Dev Ops Manager
The Role
You will be a part of a small, geographically distributed, cross-functional Scrum team that is massively scaling Grindr’s cutting edge platform infrastructure. This team is committed to delivering the highest systems uptime and operations transparency. As a DevOps Manager at Grindr, you are responsible for “baking in” high scalability and high availability into our infrastructure. You will be charged with architecting, designing, developing, and supporting the most visible Internet-scale infrastructure. Managing the infrastructure powering Grindr at massive scale requires you to master AWS cloud architectures, designing effective high availability network topologies, as well as, having a mastery of hardware and software load balancers. You will apply deep understanding of clustering techniques to SQL and NoSQL storage and design and implement effective disaster recovery strategies. You are an expert in Ops Management tools and you have a deep understanding of change control protocols and procedures. Finally you will apply your deep knowledge of monitoring tools, and NOC operations to manage 24/7 NOC team.
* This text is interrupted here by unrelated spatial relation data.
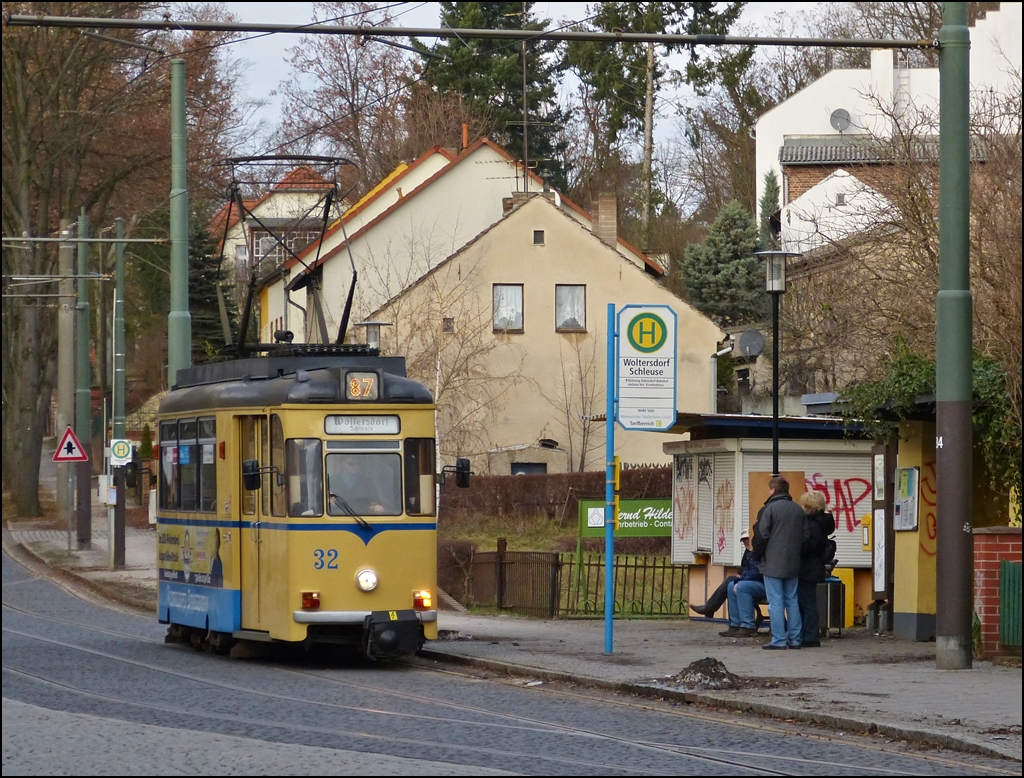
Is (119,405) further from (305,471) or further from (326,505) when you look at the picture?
(326,505)

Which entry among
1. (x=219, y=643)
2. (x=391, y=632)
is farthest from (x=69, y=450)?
(x=391, y=632)

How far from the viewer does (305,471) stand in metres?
16.6

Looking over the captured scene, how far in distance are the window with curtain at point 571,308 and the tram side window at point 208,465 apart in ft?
107

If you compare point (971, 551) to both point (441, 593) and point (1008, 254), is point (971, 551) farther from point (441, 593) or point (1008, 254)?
point (441, 593)

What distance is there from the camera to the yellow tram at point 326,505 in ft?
54.1

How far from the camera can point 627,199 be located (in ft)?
224

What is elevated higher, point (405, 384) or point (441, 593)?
point (405, 384)

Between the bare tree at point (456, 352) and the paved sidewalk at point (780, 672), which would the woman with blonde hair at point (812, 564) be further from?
the bare tree at point (456, 352)

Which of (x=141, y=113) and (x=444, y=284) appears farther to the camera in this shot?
(x=444, y=284)

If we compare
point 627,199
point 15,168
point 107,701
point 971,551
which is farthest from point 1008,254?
point 627,199

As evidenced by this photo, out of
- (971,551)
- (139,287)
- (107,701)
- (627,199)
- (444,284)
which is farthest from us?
(139,287)

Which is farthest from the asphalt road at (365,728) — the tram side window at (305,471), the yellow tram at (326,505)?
the tram side window at (305,471)

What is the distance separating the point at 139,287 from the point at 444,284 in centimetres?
3112

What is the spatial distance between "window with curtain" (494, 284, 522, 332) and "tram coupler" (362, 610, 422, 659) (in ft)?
110
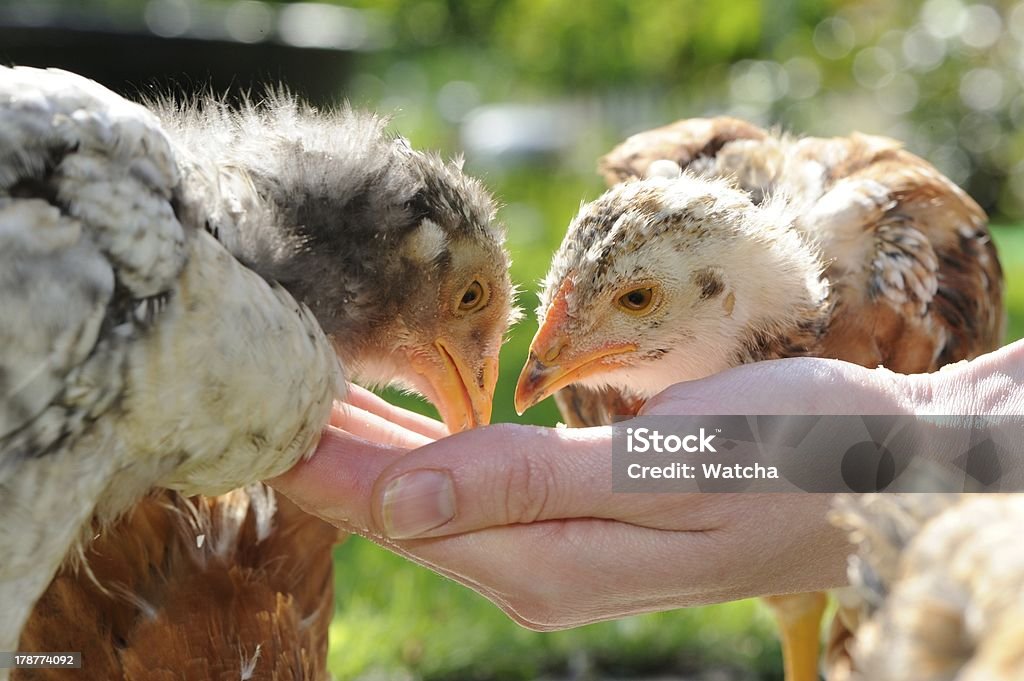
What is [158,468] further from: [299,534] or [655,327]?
[655,327]

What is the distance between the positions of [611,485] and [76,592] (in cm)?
117

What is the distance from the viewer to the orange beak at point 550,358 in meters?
2.76

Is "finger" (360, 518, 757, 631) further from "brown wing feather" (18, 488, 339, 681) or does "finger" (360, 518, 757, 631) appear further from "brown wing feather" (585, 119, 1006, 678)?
"brown wing feather" (585, 119, 1006, 678)

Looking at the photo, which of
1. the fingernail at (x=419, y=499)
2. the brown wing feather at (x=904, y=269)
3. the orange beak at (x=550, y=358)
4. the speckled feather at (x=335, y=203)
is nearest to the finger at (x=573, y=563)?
the fingernail at (x=419, y=499)

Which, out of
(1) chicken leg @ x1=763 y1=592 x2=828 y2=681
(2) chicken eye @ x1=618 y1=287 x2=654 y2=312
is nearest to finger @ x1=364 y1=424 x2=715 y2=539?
(2) chicken eye @ x1=618 y1=287 x2=654 y2=312

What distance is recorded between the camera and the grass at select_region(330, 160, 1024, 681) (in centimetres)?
414

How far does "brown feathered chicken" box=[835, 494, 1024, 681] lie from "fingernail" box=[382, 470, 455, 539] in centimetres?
89

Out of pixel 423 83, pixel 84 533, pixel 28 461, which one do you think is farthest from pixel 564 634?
pixel 423 83

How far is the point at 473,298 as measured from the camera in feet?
9.36

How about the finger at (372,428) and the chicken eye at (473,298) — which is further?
the chicken eye at (473,298)

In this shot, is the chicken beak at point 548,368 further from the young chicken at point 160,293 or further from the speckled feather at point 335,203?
the young chicken at point 160,293

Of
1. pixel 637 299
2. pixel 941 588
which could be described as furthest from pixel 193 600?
pixel 941 588

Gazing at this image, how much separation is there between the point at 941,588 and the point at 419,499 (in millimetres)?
1125

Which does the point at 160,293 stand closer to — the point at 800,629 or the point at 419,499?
the point at 419,499
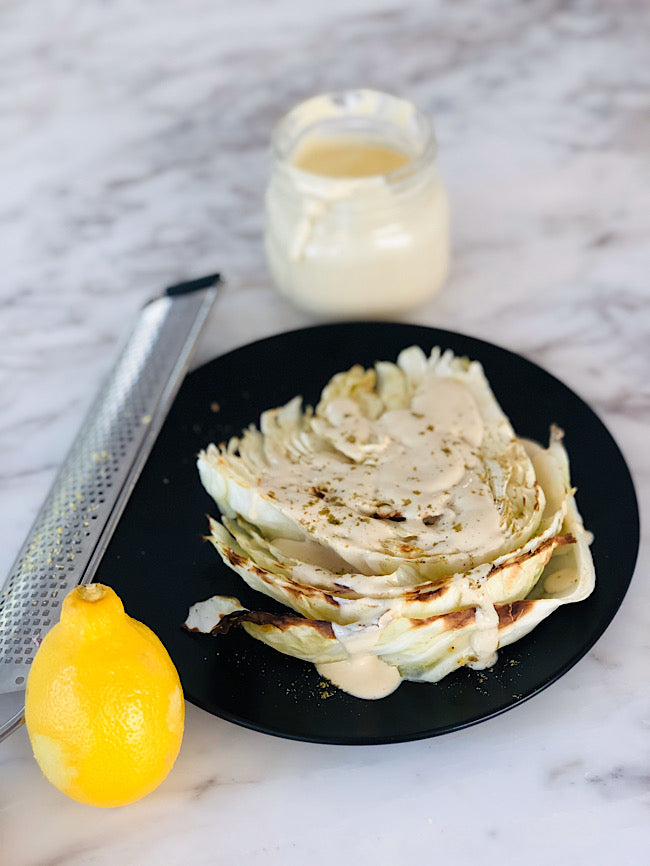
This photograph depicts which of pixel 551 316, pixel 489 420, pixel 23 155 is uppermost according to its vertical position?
pixel 23 155

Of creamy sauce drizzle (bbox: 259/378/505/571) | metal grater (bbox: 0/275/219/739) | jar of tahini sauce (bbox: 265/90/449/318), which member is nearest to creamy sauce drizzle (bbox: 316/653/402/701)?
creamy sauce drizzle (bbox: 259/378/505/571)

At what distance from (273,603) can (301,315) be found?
617mm

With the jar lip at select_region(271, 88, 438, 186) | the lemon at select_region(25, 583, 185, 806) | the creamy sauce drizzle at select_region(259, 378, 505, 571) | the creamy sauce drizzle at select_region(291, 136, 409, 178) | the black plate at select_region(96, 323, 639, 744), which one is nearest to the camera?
the lemon at select_region(25, 583, 185, 806)

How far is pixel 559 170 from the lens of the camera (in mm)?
1815

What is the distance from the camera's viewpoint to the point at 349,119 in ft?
4.85

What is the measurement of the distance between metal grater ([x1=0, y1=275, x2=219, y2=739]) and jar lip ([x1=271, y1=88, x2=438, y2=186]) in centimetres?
22

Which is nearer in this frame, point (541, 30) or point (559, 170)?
point (559, 170)

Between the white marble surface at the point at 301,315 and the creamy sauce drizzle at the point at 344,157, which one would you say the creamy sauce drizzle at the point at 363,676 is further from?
the creamy sauce drizzle at the point at 344,157

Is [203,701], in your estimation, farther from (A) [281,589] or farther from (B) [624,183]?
(B) [624,183]

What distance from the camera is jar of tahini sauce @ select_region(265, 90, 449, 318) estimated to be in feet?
4.44

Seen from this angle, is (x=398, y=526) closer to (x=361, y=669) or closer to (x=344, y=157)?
(x=361, y=669)

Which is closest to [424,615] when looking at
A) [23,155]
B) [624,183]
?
[624,183]

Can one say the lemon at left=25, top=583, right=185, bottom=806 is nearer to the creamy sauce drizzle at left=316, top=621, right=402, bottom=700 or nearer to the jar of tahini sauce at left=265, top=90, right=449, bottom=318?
the creamy sauce drizzle at left=316, top=621, right=402, bottom=700

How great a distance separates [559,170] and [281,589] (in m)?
1.13
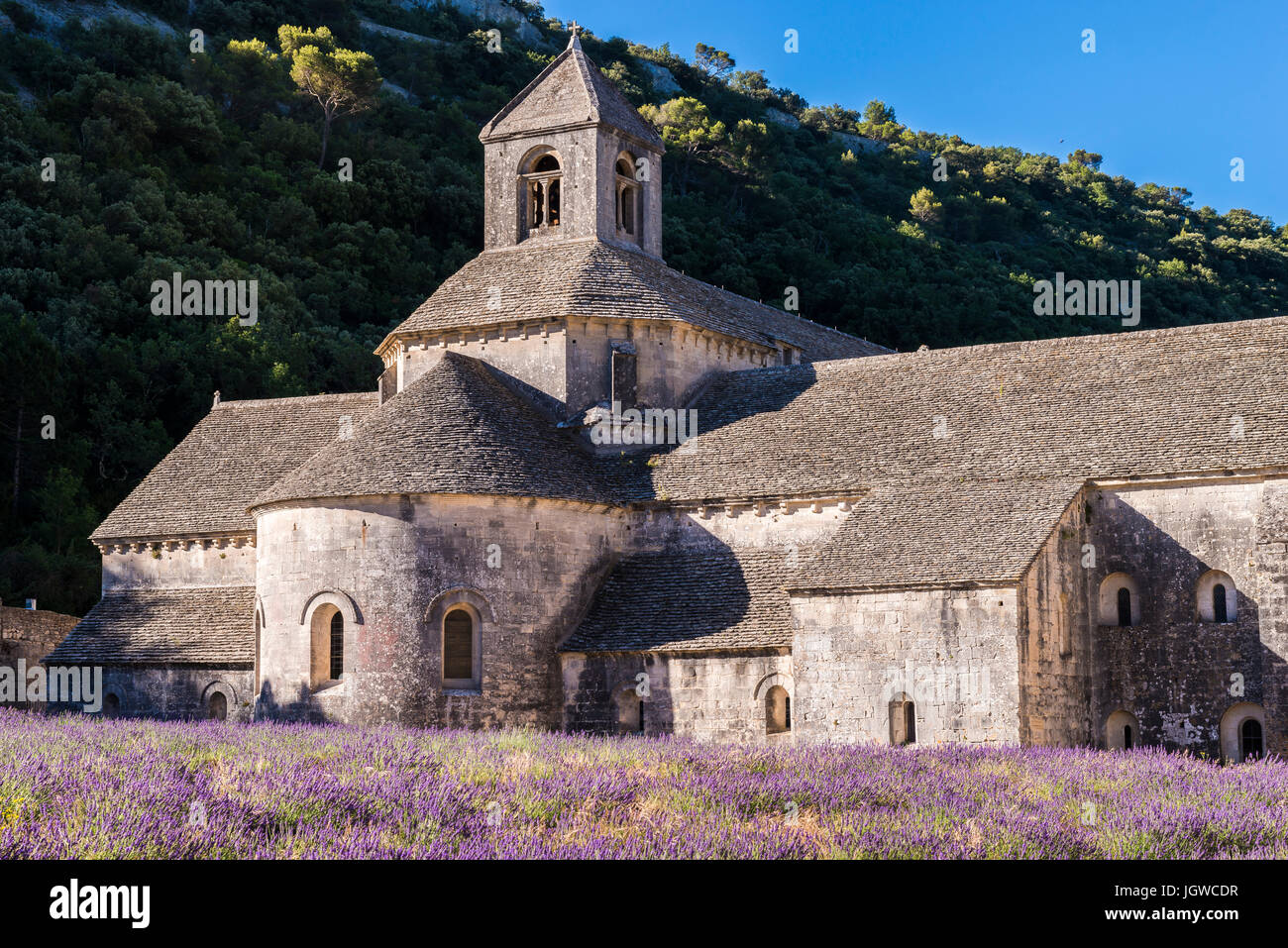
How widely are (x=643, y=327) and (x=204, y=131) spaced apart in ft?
168

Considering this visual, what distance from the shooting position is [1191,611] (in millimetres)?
28453

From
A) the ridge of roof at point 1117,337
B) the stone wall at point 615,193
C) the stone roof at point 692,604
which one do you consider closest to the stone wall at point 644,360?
the stone wall at point 615,193

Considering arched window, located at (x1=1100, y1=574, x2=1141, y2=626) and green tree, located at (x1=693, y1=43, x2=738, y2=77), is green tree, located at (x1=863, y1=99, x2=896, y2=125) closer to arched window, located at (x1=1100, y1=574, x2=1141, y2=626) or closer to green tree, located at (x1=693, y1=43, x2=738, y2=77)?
green tree, located at (x1=693, y1=43, x2=738, y2=77)

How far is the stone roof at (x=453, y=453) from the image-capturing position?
30547 millimetres

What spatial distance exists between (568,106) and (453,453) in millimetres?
11992

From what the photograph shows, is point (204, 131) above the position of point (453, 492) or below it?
above

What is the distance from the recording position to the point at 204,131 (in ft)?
261

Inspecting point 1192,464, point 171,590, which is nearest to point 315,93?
point 171,590

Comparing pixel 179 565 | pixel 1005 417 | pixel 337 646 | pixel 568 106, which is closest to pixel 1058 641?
pixel 1005 417

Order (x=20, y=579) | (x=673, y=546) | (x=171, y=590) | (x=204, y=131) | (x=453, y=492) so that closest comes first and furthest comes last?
(x=453, y=492) < (x=673, y=546) < (x=171, y=590) < (x=20, y=579) < (x=204, y=131)

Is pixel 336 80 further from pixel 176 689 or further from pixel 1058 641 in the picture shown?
pixel 1058 641

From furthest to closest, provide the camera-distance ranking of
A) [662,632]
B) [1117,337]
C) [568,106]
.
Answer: [568,106] < [1117,337] < [662,632]

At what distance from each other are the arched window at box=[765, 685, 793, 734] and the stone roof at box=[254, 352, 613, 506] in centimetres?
557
You will own the availability and scalability of everything you touch whether someone else wrote it, fixed it or modified it.
Responsibilities
- Lead geographically distributed DevOps and NOC engineering practices including definition of processes, metrics, tools selection and automation.
- Deliver key DevOps and NOC initiatives including planning and team organization and execution.
- Ensure standardized, mature change management and release management processes and automate deployment and maintenance procedures using industry-standard scripting languages.
- Implement automated infrastructure testing.
- Configure and tune an enterprise monitoring and instrumentation system(s) to efficiently detect existing issues and predict future issues based on trends.
- Orchestrate the provisioning, load balancing, dynamic configuration/re-configuration, monitoring and spend optimization of servers across cloud providers, data centers, availability zones.
- Improve the performance, security, redundancy and availability of systems.
- Maintaining database security and controlling permissions.
- Monitoring database performance.
- Configuration Management building blocks using tools such as Chef or Puppet.
- Performance analysis and capacity planning – maintaining performance models on all applications and systems.
- Rapid response, trouble-shoot, and triage of production issues.
- Develop a comprehensive infrastructure policy.
- Apply information security best practices and respond to security events.
- Be very comfortable in the command line, writing scripts, etc.
- Analyze processes, recommend improvements, and write process documentation.
- Ability to work as part of an agile development team.
Skills & Requirements
Required Knowledge, Skills and Abilities
- Bachelor’s Degree in Computer Science.
- Eight (8) years of hands on experience developing highly scalable distributed systems.
- Expert knowledge of Cloud Computing Architectures, Networking Topologies and Clustering techniques.
- Experience using AWS technologies such as EC2,RDS, Cloudwatch, and Elastic Beanstalk.
- Strong scripting and automation skills including hands-on knowledge of Chef.
- Experience with massively scaling Java based components.
- Hands-on knowledge of MongoDB or other NoSQL databases.
- Passionate about technology and enjoys challenges.
- Able to contribute and work independently on a small team.